The character of Albinus is beautifully drawn, with his obsessions, his inability to draw back in the face of inevitable disaster and his naive hope that all will be well. Margot is a complex girl, a product of her surroundings and upbringing, cruel, capricious but yet needy and somehow sympathetic. Her early love of a man she knows as Miller will come back to stalk her in more ways than one. The shadowy figures of Elizabeth and Irma haunt Albinus, and Paul appears as a kind of avenging angel, encountering Albert or Margot again and again as the narrative continues, and trying to save them all.

Even though the characters aren’t always pleasant, you still find yourself sympathising with them and wishing they could tear themselves away from the horrors to come. And there *are* tragedies – sudden events that hit you in the gut when something undeserved happens. In many ways, what happens to Albinus and Margot is brought upon themselves, but there are innocent victims and Nabokov’s narrative is capable of sudden depth and poignance when you least expect it.

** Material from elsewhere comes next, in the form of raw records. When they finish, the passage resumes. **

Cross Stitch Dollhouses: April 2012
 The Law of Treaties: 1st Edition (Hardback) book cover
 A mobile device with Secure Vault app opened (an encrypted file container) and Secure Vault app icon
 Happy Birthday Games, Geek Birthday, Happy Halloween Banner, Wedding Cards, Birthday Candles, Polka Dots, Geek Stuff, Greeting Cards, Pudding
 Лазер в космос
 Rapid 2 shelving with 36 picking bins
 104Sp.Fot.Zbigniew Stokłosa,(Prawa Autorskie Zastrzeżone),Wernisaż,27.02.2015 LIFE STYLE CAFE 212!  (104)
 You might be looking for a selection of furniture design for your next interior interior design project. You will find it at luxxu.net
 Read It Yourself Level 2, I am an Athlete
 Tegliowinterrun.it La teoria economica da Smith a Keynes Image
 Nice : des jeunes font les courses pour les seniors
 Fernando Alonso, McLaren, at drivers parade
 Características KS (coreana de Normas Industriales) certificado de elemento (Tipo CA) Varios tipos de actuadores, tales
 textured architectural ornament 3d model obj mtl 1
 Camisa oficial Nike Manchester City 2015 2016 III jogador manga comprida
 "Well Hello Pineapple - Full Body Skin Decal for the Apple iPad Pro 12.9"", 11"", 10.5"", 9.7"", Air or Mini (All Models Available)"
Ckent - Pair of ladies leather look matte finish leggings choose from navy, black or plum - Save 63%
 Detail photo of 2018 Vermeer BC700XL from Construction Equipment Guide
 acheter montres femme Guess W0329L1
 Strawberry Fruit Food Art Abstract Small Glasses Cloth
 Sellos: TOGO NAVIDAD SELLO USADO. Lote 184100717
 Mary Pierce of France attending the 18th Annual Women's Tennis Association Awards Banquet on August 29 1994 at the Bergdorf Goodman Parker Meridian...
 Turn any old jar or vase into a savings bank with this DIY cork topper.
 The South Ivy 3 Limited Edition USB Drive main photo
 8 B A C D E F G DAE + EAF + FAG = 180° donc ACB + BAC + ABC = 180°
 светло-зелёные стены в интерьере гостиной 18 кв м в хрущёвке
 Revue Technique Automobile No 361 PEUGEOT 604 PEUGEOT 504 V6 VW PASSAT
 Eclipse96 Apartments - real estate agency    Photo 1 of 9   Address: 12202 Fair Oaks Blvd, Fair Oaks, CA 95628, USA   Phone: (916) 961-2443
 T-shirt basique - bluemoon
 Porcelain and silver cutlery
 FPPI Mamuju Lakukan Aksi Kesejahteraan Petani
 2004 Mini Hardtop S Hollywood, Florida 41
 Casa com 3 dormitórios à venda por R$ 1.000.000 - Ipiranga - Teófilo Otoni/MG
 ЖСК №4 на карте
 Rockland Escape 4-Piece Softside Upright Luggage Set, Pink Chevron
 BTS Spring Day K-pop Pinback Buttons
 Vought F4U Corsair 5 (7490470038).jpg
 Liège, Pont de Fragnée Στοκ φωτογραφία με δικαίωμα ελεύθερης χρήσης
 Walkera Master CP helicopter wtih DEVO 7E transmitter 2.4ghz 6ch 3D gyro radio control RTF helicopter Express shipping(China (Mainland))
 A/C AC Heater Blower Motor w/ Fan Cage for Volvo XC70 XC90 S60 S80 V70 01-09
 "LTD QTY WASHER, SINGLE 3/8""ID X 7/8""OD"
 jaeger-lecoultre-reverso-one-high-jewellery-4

As always, Nabokov takes events and people, unpalatable on the surface, and weaves a compelling story around them; his prose is wonderful, his control of his material masterly and the lid he lifts which exposes human motivations is illuminating. Nabokov is definitely one of my favourite authors and I think I’m going to feel the need to read another of his works soon…. 🙂

( I was prompted to read this owing to another attack of hopeless memory! Browsing in the Samaritans Book Cave, I came across this book and didn’t think I had it so purchased it, and read the first few chapters over a frothy coffee in town. However, when I got home of course I already had it 😦 – really I must find a sensible way to carry lists of books around! But having started it, I was so gripped I had to carry on – so the purchase wasn’t an entire waste!)